REQUIREMENTS ▸
Reproduce the text of the records below verbatim, line for line, and leave the pictures out of the reproduction.

>> BEGIN

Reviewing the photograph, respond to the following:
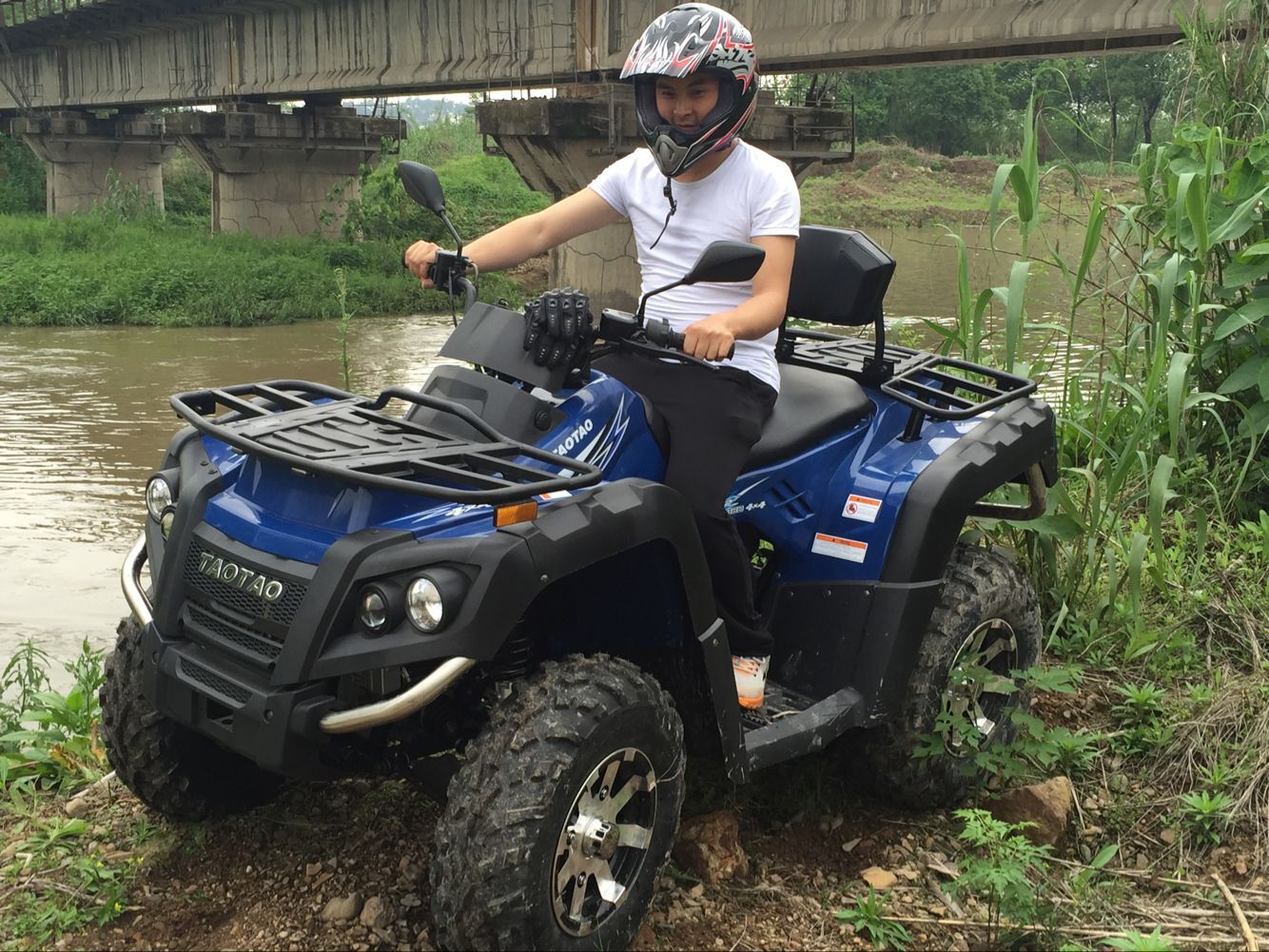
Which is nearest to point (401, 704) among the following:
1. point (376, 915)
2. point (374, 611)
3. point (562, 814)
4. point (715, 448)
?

>> END

OUTPUT FOR THIS TASK ▸
Reviewing the photograph, respond to the following:
Which is nearest to point (401, 704) among the following:
1. point (376, 915)
2. point (374, 611)
3. point (562, 814)
4. point (715, 448)
?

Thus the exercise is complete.